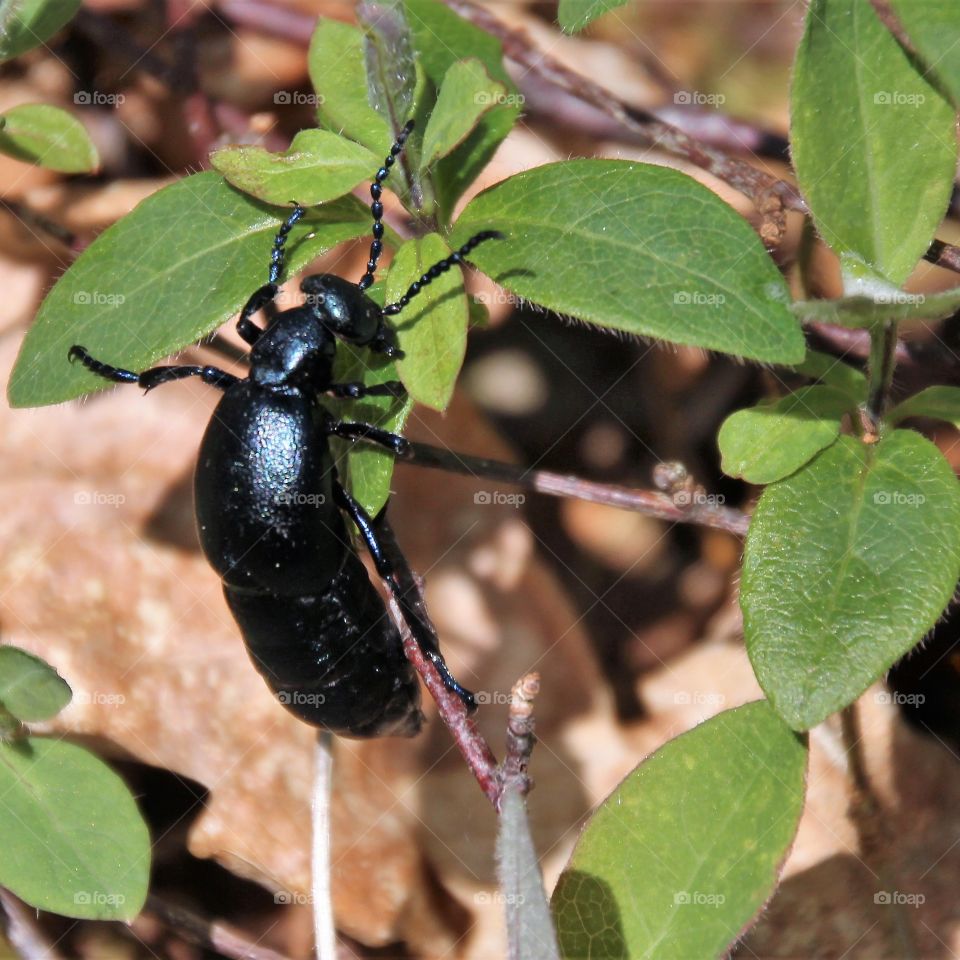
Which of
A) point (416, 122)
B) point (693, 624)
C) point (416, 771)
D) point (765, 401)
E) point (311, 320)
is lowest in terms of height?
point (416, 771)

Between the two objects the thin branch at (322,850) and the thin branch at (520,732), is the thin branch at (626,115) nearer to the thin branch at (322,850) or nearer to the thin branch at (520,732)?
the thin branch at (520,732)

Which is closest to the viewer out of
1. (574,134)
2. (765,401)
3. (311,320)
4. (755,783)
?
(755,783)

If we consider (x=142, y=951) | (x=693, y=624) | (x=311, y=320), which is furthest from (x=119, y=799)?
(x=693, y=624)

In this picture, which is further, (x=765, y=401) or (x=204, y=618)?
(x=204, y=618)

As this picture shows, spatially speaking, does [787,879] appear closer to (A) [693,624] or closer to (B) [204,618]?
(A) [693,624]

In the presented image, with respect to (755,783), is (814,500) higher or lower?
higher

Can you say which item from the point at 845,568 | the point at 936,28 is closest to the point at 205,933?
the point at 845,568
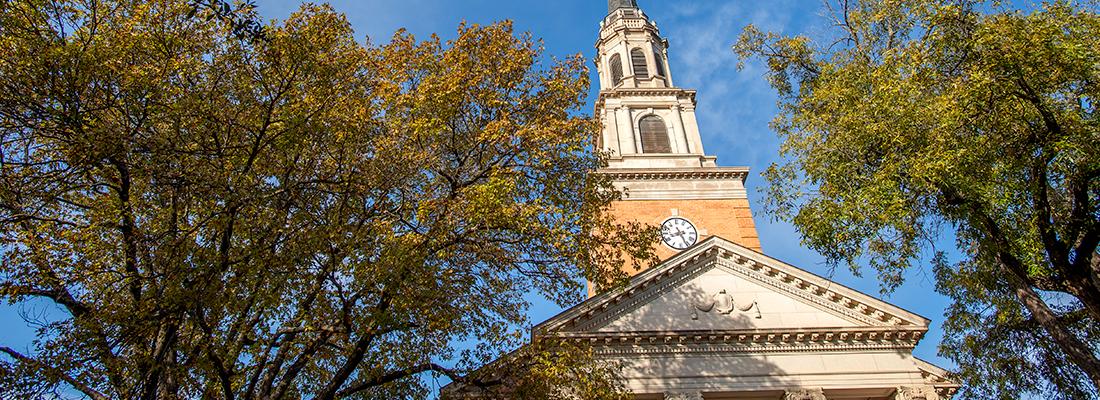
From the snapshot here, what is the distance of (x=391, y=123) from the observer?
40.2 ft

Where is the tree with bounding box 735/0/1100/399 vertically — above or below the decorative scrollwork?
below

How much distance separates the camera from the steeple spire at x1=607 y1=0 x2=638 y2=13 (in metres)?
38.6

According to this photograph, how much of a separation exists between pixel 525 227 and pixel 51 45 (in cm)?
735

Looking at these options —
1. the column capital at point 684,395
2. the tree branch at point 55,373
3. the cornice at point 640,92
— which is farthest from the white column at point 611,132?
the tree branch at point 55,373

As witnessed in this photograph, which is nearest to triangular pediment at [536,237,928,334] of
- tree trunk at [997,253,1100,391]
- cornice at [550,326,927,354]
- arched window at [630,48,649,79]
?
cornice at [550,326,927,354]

***

■ Task instructions: Starting with the line that contains "As witnessed in" and running through the final line above, render these lines as a Markdown table with the columns No. and Text, skipping any blank lines.

■ Response to this exercise:
| No. | Text |
|---|---|
| 1 | As witnessed in this photograph, which is nearest to triangular pediment at [536,237,928,334] of |
| 2 | - tree trunk at [997,253,1100,391] |
| 3 | - cornice at [550,326,927,354] |
| 4 | - arched window at [630,48,649,79] |
| 5 | ? |
| 6 | cornice at [550,326,927,354] |